Driving a model railway from Common Lisp
Tags: #commonlisp #networking
Model railways and Common Lisp — two subjects that rarely cross paths…

The Roco Z21 is a command station for digital model railways. It sits on the LAN, listens on UDP port 21105, and speaks a binary protocol. Locomotives, turnouts and track power are all driven by sending it the right bytes.

The protocol is documented, and any language with a UDP socket can drive the layout.
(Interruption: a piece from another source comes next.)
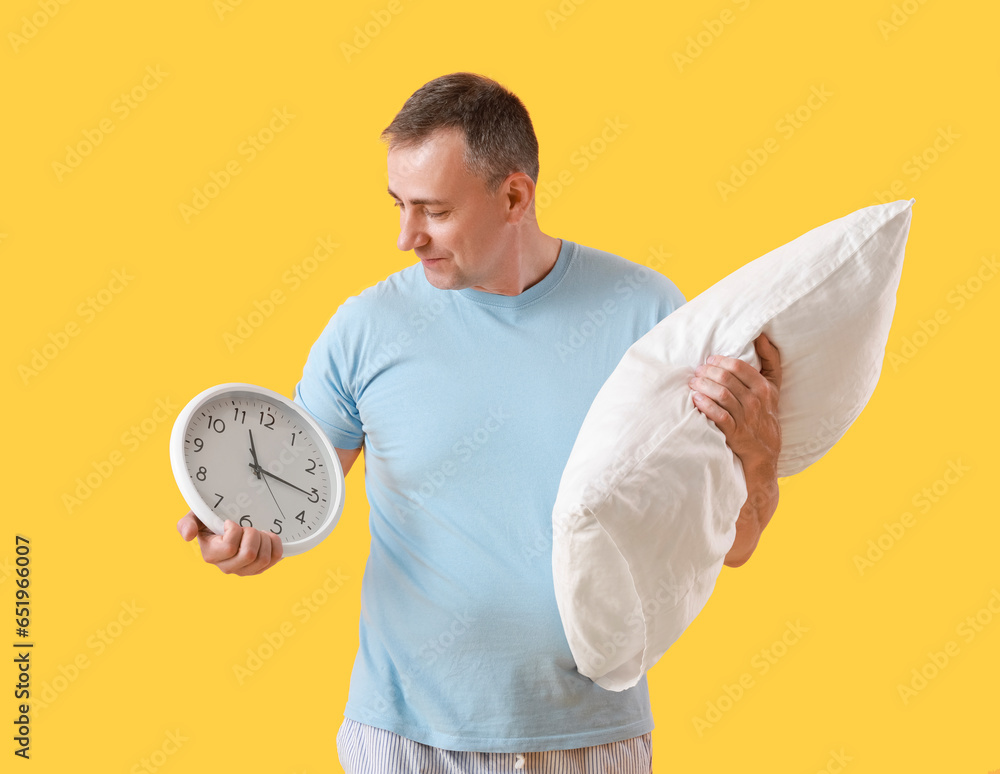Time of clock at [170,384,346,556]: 11:15
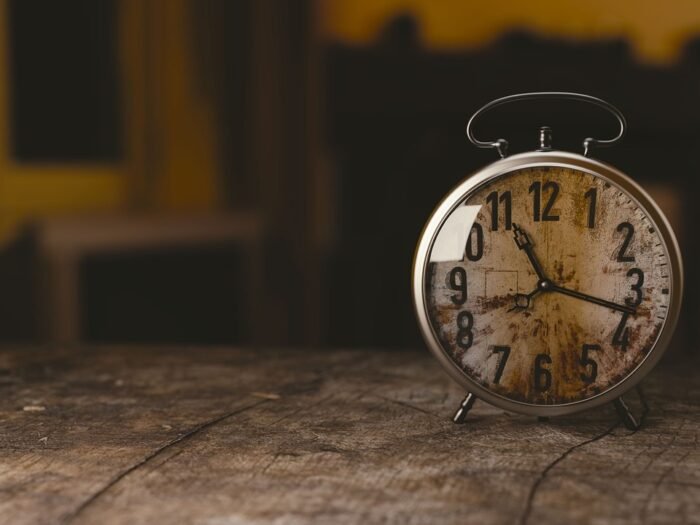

Common Lisp seemed a fitting choice — sending an expression from the REPL and watching the train react is exactly the kind of interactive feedback loop for which this language is handy.
cl-z21 is the result: a small 2018 hobby project covering a useful subset of the protocol — system info, track power, turnouts, locomotive drive and functions, CV reading in service mode, and broadcast listening.
A typical session reads like:
(z21-set-track-power-on :verbose t)
(z21-set-loco-drive 3 64 :direction 1 :verbose t) ; loco 3, forward, speed 64/127
(z21-set-loco-function 3 0 #x01 :verbose t) ; light on
(z21-switch-turnout 0 :verbose t)Each form encodes its arguments into a UDP packet, sends it, waits for the reply, and prints the decoded result.
Internally, a small registry of coder structs — one per command — knows how to turn arguments into bytes. The decoding side mirrors it: decoder structs match incoming packets by byte prefix and parse the rest. The function z21-interact ties the two together.
Only runtime dependency: usocket, installed via Quicklisp. Tested under SBCL on Windows.